İkinci olayın faili, bir ticari davada hakkında tazminat a hükmedilen bir şahıs. Bu da kafasında kendisini haklılığına inandırmış, uzunca süren dava nedeniyle de;karşı tarafla iyice husumetli hale gelmiş, muhtemelen yargılamalar sırasında da çok hoş olmayan diyaloglar olmuş, bu arada Avukata karşı da kin ve husumete varan bir zihniyete kavuşmuş. Son aşama da bu kızgınlıkla , sadece mesleki görevini yapan maktulün ofisini basıp eylemi gerçekleştirmiş, akabinde hızını almayarak karşı taraf olan kadını da gidip katletmiş.
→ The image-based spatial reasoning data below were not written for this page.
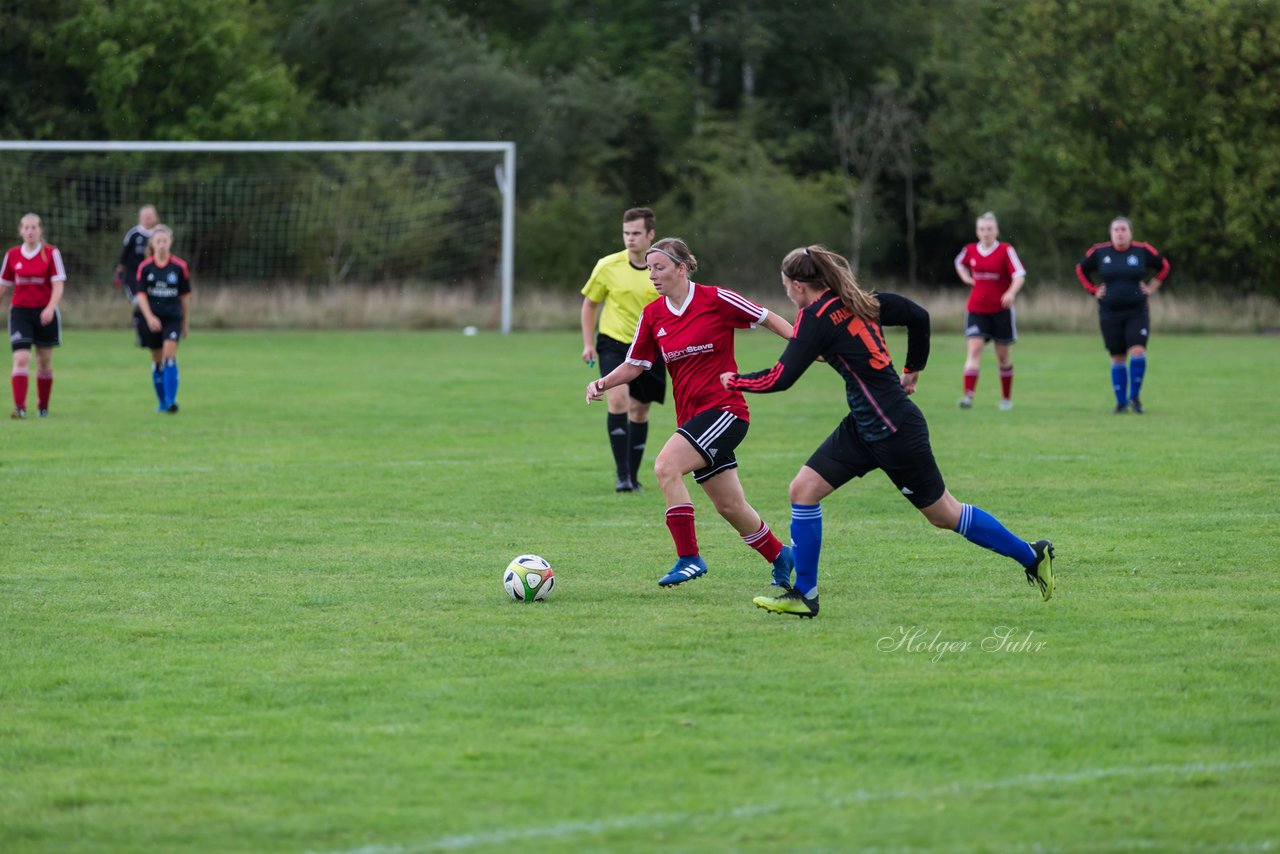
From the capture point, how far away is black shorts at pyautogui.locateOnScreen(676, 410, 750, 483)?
7.68 m

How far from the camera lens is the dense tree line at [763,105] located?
36.9 meters

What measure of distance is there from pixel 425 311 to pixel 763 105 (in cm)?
1700

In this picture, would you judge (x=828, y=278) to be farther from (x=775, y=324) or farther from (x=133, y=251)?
(x=133, y=251)

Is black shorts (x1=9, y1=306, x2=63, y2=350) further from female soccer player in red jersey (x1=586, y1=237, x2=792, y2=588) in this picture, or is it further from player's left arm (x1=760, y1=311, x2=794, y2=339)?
player's left arm (x1=760, y1=311, x2=794, y2=339)

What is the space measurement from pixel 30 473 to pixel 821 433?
23.7 feet

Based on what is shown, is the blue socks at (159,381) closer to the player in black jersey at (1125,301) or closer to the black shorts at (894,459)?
the player in black jersey at (1125,301)

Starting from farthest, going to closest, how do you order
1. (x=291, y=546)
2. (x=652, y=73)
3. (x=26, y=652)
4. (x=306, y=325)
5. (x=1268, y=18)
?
(x=652, y=73) → (x=1268, y=18) → (x=306, y=325) → (x=291, y=546) → (x=26, y=652)

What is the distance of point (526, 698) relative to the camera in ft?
18.7

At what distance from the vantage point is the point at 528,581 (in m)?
7.46

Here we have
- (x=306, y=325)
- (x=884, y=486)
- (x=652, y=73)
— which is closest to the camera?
(x=884, y=486)

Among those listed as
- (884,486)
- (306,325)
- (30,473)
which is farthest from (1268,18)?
(30,473)

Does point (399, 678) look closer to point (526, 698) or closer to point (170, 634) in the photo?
point (526, 698)

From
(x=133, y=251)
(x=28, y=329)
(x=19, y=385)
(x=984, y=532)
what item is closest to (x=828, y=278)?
(x=984, y=532)

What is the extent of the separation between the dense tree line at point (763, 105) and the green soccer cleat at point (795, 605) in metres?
32.1
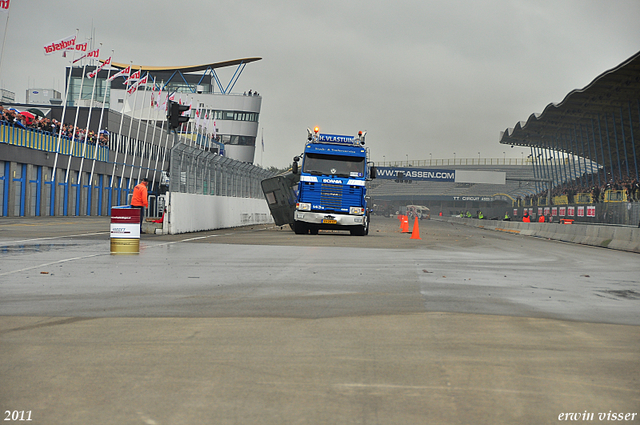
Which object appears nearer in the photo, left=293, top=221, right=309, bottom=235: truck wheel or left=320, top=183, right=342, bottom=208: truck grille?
left=320, top=183, right=342, bottom=208: truck grille

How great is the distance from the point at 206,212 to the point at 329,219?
5.45 meters

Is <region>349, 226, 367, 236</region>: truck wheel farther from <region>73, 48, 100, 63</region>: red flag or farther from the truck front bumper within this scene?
<region>73, 48, 100, 63</region>: red flag

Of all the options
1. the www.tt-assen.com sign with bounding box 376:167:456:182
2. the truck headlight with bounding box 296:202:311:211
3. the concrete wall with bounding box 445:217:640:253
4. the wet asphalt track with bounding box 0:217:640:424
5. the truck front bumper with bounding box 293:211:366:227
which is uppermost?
the www.tt-assen.com sign with bounding box 376:167:456:182

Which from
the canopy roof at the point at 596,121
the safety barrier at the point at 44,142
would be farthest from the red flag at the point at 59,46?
the canopy roof at the point at 596,121

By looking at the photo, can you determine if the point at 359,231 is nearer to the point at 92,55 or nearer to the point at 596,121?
the point at 92,55

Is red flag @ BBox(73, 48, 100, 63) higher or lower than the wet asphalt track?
higher

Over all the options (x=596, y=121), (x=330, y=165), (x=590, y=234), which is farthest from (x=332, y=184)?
(x=596, y=121)

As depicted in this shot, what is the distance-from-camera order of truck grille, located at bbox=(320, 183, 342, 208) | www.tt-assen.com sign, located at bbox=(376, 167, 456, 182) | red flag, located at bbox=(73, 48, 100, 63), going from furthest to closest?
www.tt-assen.com sign, located at bbox=(376, 167, 456, 182) → red flag, located at bbox=(73, 48, 100, 63) → truck grille, located at bbox=(320, 183, 342, 208)

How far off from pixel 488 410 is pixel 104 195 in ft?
186

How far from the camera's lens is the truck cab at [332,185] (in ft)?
88.1

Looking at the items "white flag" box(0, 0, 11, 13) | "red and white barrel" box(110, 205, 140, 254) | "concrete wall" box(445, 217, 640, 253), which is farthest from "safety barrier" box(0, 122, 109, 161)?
"concrete wall" box(445, 217, 640, 253)

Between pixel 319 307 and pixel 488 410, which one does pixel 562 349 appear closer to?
pixel 488 410

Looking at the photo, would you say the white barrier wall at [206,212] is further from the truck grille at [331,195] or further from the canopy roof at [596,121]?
the canopy roof at [596,121]

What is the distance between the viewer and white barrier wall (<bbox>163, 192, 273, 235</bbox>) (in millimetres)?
24373
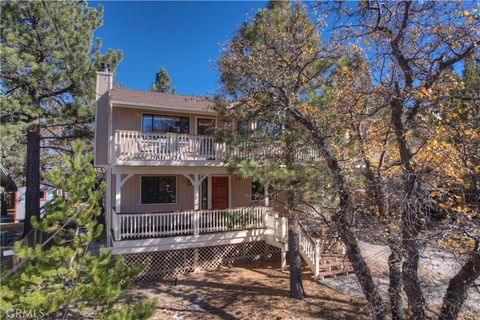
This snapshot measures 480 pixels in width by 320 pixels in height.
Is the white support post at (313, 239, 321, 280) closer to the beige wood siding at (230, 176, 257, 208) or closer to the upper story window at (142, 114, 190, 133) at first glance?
the beige wood siding at (230, 176, 257, 208)

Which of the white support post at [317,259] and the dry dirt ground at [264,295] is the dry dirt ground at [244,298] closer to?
the dry dirt ground at [264,295]

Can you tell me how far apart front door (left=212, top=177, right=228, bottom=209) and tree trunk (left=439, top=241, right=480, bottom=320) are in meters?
9.76

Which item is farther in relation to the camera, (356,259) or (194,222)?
(194,222)

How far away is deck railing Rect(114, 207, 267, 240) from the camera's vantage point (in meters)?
10.4

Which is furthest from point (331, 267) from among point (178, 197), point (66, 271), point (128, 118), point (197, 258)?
point (128, 118)

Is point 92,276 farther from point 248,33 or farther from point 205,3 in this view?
point 205,3

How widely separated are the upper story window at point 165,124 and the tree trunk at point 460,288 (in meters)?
10.6

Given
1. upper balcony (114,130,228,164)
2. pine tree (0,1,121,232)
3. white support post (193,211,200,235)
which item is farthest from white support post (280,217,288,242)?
pine tree (0,1,121,232)

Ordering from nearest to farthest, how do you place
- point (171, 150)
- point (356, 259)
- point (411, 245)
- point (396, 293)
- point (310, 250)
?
point (411, 245) < point (396, 293) < point (356, 259) < point (310, 250) < point (171, 150)

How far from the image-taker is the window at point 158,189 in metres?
12.6

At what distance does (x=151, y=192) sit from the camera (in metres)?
12.7

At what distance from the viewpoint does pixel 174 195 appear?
1306 cm

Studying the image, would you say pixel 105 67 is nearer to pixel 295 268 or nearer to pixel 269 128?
pixel 269 128

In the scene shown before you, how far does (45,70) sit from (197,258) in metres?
11.0
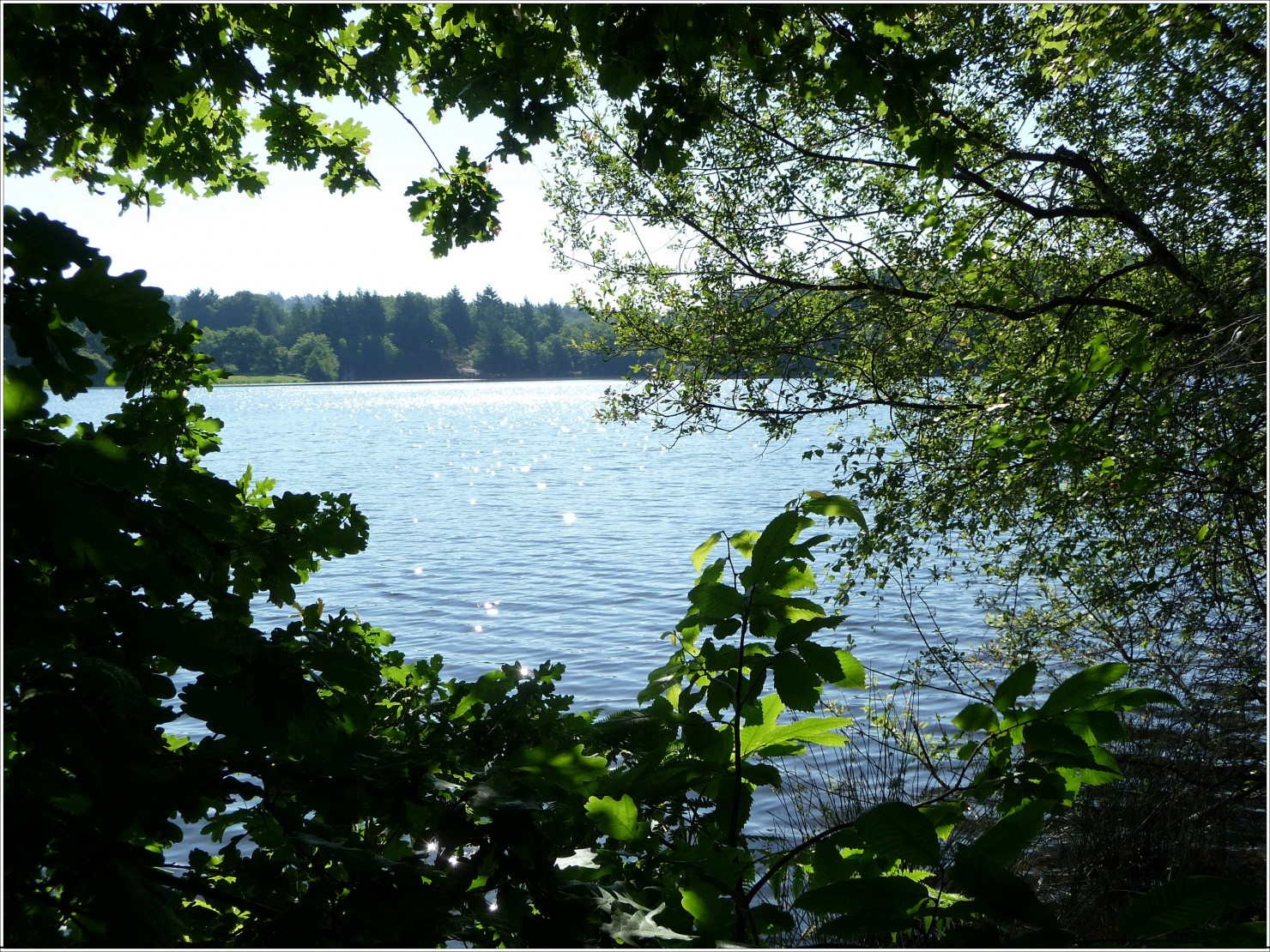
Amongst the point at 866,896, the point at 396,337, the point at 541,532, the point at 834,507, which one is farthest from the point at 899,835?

Kriminal çerçeve de kısaca izah ettiğim bu iki olay sonrası hamaset dolu laflar etmenin bir anlamı yok. Şöyle ki cezalar caydırıcı değil, toplum her yönüyle çok bunaldı, bu onun yansıması, medya bu suçlara çok özendiriyor, adalet çok geçikiyor vs. Bu ve benzeri eleştiri ve teşhislerin elbette etkisi var. Suç ve suçlu ile mücadele dünya kuruldu kurulalı yapılıyor , her toplum bunun önüne geçebilmek için yaptırımlar düzenlemiş. Şimdi asıl bana göre meselenin ne olduğuna gelelim;
Yaşadığımız toplum, maalesef ahlaki değerlerini, örf ve adetlerine olan bağlılığını yitiriyor. Hoşgörü, Saygı ve Sevgi, Fedakarlık gibi insana has değerler bitme noktasına geldi. Suç oranları ve çeşitleri günden güne artıyor. Adliyeler ipe sapa gelmez, anlaşmazlıklarla dolu davaları çözmeye çalışıyor. Kardeşler, miras yüzünden kan davalısı gibi olmuş, komşular çok basit şeyler yüzünden Adliye koridorlarında, toplumun çekirdeği olan Aile bitmiş durumda ve boşanma davaları inanılmaz artmış vaziyette. Hal böyle olunca, her türlü manevi değerini yitirmiş, hayata sadece maddiyat olarak bakan toplum ve insanımızda suça olan meylin artmasına neden oluyor.
Hepmizin bir an önce silkinip, bir birimizi suçlamak yerine kendimize gelmemiz gerekiyor. İşe de " kendimize değer vererek" başlamalıyız. Kendisine değer vermeyen, eşine ailesine ve çevresine asla değer vermez.